In the case of LinkedIn, however, it seems that this may have been an unintentional bug. Erran Berger, VP engineering of consumer products at LinkedIn, clarifed that it was an issue that has been fixed:
Hi @DonCubed. Appreciate you raising this. We've traced this to a code path that only does an equality check between the clipboard contents and the currently typed content in a text box. We don't store or transmit the clipboard contents.
An example of this is in a library we have open sourced, and you can find the fix here https://github.com/linkedin/Hakawai/commit/c3f89585c097863c2017beb2a1774df21ad42da4
We will follow up once the fix is live in our app.
It's possible that other applications are using the open-source Hakawai component in their applications, which might explain why similar error messages are being seen across multiple apps. An alternative explaination is that maybe the code was stackoverflowed and simpl ended up in many places.
In this case, the custom text field that was being used by the Hakawai component was comparing the text the user was typing in with the contents of the pasteboard to determine if that content was pasted in. The repeated access of the [[UIPasteboard generalPasteboard] string]
– which is UIPasteboard.general.string
in Swift syntax – was causing the notifications to be shown in the app.

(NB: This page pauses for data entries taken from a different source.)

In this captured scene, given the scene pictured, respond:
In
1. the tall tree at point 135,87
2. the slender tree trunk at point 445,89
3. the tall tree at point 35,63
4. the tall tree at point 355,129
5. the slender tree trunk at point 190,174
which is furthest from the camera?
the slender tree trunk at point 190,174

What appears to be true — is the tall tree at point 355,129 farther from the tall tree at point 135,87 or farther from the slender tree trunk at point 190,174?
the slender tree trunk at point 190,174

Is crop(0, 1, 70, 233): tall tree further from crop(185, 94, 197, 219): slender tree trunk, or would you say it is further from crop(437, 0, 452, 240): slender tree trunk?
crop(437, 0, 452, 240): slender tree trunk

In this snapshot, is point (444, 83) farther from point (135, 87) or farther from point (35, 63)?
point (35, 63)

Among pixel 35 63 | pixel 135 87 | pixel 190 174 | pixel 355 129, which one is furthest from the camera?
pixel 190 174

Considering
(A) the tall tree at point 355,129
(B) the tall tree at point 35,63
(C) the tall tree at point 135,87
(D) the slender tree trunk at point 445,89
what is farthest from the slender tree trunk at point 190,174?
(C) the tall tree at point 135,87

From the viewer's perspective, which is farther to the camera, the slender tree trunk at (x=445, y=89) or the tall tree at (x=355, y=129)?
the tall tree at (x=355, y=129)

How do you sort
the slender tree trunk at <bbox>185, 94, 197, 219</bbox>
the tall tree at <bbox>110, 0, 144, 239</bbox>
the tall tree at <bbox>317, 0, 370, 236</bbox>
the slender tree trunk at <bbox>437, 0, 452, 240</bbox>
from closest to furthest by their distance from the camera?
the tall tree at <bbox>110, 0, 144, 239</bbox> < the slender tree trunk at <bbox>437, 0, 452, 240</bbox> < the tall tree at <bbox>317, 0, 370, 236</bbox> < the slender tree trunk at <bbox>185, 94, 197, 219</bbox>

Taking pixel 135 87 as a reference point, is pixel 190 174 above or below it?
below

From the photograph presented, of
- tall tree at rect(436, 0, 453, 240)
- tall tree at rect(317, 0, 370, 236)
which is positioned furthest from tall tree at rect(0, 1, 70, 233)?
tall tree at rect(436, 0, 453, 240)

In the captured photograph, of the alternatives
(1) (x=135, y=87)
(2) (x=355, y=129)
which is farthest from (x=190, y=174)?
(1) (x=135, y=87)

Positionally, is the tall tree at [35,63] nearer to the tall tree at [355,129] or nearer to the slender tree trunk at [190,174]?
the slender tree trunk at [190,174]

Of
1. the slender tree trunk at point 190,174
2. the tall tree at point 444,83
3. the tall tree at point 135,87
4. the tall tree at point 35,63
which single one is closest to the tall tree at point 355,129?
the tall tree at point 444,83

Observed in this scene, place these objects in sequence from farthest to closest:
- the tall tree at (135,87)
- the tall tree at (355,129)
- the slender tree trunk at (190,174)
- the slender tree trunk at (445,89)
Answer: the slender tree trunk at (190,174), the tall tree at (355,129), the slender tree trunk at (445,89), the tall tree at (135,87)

The fix removed the offending code from the library, and used a different logical path to determine the paste, sourced from the actual paste operation itself rather than monitoring the clipboard itself:
- NSString *const pasteboardString = [[UIPasteboard generalPasteboard] string]; - if (pasteboardString) { - self.changeIsPaste = [text isEqualToString:pasteboardString]; - } else { - self.changeIsPaste = NO; - } + self.changeIsPaste = wasPaste;
The LinkedIn app has yet to be rebuilt against the new library and deployed to the app store, but it is likely that a change is imminent. The app is updated relatively frequently, with the last update a week ago, so it's likely that we'll see a version of this with the fix in place within a matter of days.
If you're building an iOS app, check to see if you're using the UIPasteboard
and consider only using it if needed for specific requirements; in iOS 14 each use will now notify the user each time it is called.